◆ Excerpted passage
::::::

# Mavs sign Harris to a 5 year extension



## t1no (Jul 10, 2005)

http://www.nba.com/mavericks/news/Ma....html?rss=true

Mavs and Devin Harris agree to extension

The Dallas Mavericks and point guard Devin Harris agreed to a five-year contract extension today. Harris, the fifth pick of the 2004 NBA Draft, has spent his entire three-year career with the Mavericks after being acquired from Washington in draft-day trade.

“I feel good about the commitment for another five years,” Harris said after a morning workout American Airlines Center practice court. “Hopefully now we can run with it.”

Harris averaged career highs last season in points (10.2), assists (3.7), rebounds (2.5), steals (1.2) and minutes (26.0). He also played in 80 games, with 61 starts, shot 49.2 percent from the field and 82.4 percent from the line – all career bests.

The five-year extension, which begins after this season, locks Harris up through 2012-13. Harris has played in a key role in the Mavericks reaching the 2005 NBA Finals and finishing with the NBA’s best record last season.

::::::

◆ Excerpts from a detection dataset
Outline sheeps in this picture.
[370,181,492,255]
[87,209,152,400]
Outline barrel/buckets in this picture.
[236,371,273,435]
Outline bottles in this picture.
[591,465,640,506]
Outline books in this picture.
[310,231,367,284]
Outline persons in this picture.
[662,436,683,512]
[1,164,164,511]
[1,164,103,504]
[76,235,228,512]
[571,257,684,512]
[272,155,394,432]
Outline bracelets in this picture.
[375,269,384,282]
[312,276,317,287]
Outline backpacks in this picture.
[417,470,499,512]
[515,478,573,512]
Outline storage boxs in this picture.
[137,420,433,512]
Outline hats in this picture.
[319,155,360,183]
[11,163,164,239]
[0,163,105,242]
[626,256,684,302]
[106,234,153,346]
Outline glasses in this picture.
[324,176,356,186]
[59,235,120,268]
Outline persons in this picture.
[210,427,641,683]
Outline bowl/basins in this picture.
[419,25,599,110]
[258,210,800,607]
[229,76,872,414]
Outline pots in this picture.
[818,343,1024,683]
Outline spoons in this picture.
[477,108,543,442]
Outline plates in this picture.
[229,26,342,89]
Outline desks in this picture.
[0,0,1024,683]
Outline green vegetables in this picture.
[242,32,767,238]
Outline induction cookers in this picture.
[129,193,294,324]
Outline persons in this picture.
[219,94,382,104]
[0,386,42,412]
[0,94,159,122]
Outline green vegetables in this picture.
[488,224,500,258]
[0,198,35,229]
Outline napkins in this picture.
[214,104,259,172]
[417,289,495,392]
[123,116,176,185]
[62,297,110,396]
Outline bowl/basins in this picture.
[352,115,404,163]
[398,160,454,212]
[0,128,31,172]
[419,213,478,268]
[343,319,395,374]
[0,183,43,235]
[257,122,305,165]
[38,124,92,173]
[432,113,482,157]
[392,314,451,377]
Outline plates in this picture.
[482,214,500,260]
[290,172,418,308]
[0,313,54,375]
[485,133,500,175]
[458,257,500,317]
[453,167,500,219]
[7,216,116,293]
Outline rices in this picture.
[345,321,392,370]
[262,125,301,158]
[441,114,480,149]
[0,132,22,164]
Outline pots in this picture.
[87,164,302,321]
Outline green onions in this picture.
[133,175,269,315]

::::::

◆ Given request 1
According to the Harris extension post, which pick was Devin Harris in the 2004 NBA Draft?
◆ Given request 2
In the rows, swap "napkins" for "serviettes" across the stretch from the line containing "Outline desks in this picture." through the line containing "[392,314,451,377]", and return only those lines.

◆ Output 1
He was the fifth pick.

◆ Output 2
Outline desks in this picture.
[0,0,1024,683]
Outline green vegetables in this picture.
[242,32,767,238]
Outline induction cookers in this picture.
[129,193,294,324]
Outline persons in this picture.
[219,94,382,104]
[0,386,42,412]
[0,94,159,122]
Outline green vegetables in this picture.
[488,224,500,258]
[0,198,35,229]
Outline serviettes in this picture.
[214,104,259,172]
[417,289,495,392]
[123,116,176,185]
[62,297,110,396]
Outline bowl/basins in this picture.
[352,115,404,163]
[398,160,454,212]
[0,128,31,172]
[419,213,478,268]
[343,319,395,374]
[0,183,43,235]
[257,122,305,165]
[38,124,92,173]
[432,113,482,157]
[392,314,451,377]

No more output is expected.